TEXT SEGMENT below:

= Performance-enhancing substance =

Substance used to improve any form of activity performance in humans

Performance-enhancing substances (PESs), also known as performance-enhancing drugs (PEDs), are substances that are used to improve any form of activity performance in humans.

Many substances, such as anabolic steroids, can be used to improve athletic performance and build muscle, which in most cases is considered cheating by organized athletic organizations. This usage is often referred to as doping. Athletic performance-enhancing substances are sometimes referred to as ergogenic aids. Cognitive performance-enhancing drugs, commonly called nootropics, are sometimes used by students to improve academic performance. Performance-enhancing substances are also used by military personnel to enhance combat performance.

== Definition ==
The classifications of substances as performance-enhancing substances are not entirely clear-cut and objective. As in other types of categorization, certain prototype performance enhancers are universally classified as such (like anabolic steroids), whereas other substances (like vitamins and protein supplements) are virtually never classified as performance enhancers despite their effects on performance. As is usual with categorization, there are borderline cases; caffeine, for example, is considered a performance enhancer by some but not others.

End of TEXT SEGMENT.
SUPPLIED DATA below:

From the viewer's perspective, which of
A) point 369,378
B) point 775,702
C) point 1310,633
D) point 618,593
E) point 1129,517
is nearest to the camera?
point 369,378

End of SUPPLIED DATA.
SUPPLIED DATA below:

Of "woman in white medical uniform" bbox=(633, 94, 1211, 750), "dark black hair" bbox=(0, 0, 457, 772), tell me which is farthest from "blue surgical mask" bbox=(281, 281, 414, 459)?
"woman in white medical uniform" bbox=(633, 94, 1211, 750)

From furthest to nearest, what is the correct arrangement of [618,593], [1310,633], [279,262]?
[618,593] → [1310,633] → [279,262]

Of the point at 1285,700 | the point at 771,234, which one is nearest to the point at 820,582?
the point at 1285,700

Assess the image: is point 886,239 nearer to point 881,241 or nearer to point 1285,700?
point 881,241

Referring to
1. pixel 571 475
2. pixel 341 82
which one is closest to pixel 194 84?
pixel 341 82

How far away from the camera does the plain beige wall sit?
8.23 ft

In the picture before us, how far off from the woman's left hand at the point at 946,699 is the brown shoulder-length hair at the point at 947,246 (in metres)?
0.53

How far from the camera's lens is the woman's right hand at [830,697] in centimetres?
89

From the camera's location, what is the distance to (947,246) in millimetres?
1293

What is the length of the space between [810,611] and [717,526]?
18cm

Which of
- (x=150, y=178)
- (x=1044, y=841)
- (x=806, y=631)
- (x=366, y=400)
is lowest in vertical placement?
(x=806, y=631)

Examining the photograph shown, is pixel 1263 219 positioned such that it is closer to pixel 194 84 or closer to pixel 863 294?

End of SUPPLIED DATA.

- _REQUIRED ACTIONS_:
1. Reproduce the portion of the passage on performance-enhancing substances starting with "Performance-enhancing substances (PESs), also" and going on through "enhance combat performance.".
2. In the passage on performance-enhancing substances, what common name is given to cognitive performance-enhancing drugs?

- _ANSWERS BY ITEM NUMBER_:
1.
Performance-enhancing substances (PESs), also known as performance-enhancing drugs (PEDs), are substances that are used to improve any form of activity performance in humans.

Many substances, such as anabolic steroids, can be used to improve athletic performance and build muscle, which in most cases is considered cheating by organized athletic organizations. This usage is often referred to as doping. Athletic performance-enhancing substances are sometimes referred to as ergogenic aids. Cognitive performance-enhancing drugs, commonly called nootropics, are sometimes used by students to improve academic performance. Performance-enhancing substances are also used by military personnel to enhance combat performance.

2. Nootropics.